Queridos irmãos e irmãs!
A celebração do XXIX Dia Mundial do Doente que tem lugar a 11 de fevereiro de 2021,
memória de Nossa Senhora de Lurdes, é momento propício para prestar uma atenção
especial às pessoas doentes e a quantos as assistem quer nos centros sanitários quer no
seio das famílias e comunidades. Penso de modo particular nas pessoas que sofrem em
todo o mundo os efeitos da pandemia do coronavírus. A todos, especialmente aos mais
pobres e marginalizados, expresso a minha proximidade espiritual, assegurando a
solicitude e o afeto da Igreja.
O tema deste Dia inspira-se no trecho evangélico em que Jesus critica a hipocrisia de
quantos dizem mas não fazem (cf. Mt 23, 1-12). Quando a fé fica reduzida a exercícios
verbais estéreis, sem se envolver na história e nas necessidades do outro, então falha a
coerência entre o credo professado e a vida real. O risco é grave; Jesus, para acautelar do
perigo de derrapagem na idolatria de si mesmo, usa expressões fortes e afirma: «Um só é
o vosso Mestre e vós sois todos irmãos» (23, 8).
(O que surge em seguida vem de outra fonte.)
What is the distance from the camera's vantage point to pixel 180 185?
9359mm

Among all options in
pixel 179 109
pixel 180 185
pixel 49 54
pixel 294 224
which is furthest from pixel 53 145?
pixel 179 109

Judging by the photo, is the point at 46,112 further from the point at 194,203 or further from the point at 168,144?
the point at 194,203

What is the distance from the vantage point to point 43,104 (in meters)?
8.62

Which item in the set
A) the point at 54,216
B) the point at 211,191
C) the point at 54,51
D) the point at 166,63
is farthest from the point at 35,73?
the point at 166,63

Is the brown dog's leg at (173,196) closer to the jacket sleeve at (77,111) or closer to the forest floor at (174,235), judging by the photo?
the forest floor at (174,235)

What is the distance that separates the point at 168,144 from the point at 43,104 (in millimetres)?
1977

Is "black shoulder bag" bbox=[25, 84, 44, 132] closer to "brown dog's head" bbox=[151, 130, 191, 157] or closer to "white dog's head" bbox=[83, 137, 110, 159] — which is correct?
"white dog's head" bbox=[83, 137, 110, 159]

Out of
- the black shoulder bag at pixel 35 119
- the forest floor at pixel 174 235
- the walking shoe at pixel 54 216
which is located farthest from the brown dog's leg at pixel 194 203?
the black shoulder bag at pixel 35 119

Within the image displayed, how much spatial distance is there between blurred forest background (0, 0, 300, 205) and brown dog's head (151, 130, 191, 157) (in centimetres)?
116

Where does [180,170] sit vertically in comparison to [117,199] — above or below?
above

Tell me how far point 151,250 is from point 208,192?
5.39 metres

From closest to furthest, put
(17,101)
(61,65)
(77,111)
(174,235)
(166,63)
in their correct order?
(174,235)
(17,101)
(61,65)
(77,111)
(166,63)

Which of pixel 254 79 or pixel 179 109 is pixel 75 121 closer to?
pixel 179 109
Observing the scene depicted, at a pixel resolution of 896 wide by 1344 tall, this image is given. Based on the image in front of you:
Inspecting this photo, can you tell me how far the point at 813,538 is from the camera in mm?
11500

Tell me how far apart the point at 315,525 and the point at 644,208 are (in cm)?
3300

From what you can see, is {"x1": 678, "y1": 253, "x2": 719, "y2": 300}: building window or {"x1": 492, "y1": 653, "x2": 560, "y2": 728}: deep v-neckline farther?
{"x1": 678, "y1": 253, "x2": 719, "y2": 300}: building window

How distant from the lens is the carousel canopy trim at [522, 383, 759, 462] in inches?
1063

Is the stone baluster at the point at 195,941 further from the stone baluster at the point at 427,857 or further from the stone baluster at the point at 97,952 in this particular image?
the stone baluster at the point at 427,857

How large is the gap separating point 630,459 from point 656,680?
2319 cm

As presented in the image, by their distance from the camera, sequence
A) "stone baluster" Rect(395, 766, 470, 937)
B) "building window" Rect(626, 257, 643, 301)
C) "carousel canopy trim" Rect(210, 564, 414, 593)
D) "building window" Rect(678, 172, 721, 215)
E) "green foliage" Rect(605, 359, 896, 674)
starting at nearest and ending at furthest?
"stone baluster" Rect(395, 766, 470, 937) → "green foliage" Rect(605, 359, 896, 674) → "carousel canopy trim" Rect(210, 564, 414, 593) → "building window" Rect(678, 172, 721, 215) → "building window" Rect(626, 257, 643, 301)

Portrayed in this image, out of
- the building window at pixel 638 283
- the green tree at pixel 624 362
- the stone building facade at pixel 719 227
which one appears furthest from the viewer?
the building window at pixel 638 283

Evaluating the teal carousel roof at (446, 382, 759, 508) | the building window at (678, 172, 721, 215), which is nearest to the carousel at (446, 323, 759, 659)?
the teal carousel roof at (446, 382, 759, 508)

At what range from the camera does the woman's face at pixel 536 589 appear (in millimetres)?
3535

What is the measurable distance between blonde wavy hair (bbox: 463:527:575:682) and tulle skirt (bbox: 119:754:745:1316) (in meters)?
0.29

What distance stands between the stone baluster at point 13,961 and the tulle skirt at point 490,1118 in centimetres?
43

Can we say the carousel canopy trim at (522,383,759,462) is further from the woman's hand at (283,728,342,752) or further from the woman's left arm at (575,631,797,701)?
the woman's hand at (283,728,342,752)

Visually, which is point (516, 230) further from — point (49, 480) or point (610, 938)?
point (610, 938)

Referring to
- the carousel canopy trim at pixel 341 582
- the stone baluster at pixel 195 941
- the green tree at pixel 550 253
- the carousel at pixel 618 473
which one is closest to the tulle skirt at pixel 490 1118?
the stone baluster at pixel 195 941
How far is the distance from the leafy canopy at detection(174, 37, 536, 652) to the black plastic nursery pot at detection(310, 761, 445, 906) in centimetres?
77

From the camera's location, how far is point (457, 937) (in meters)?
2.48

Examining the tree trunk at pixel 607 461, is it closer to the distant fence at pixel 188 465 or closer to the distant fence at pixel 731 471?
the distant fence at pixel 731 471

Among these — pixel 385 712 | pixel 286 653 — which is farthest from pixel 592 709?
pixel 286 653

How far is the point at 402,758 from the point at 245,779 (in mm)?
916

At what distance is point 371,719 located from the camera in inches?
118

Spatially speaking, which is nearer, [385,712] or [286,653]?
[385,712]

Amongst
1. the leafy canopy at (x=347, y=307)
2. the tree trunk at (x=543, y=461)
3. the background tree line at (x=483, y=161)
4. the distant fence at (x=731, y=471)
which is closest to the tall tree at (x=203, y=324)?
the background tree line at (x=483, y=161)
Esta crítica feita por Jesus àqueles que «dizem e não fazem» (23, 3) é sempre salutar para
todos, pois ninguém está imune do mal da hipocrisia, um mal muito grave, cujo efeito é
impedir-nos de desabrochar como filhos do único Pai, chamados a viver uma fraternidade
universal.
Como reação à necessidade em que versa o irmão e a irmã, Jesus apresenta um modelo
de comportamento totalmente oposto à hipocrisia: propõe deter-se, escutar, estabelecer
uma relação direta e pessoal, sentir empatia e enternecimento, deixar-se comover pelo seu
sofrimento até lhe valer e servir (cf. Lc 10, 30-35).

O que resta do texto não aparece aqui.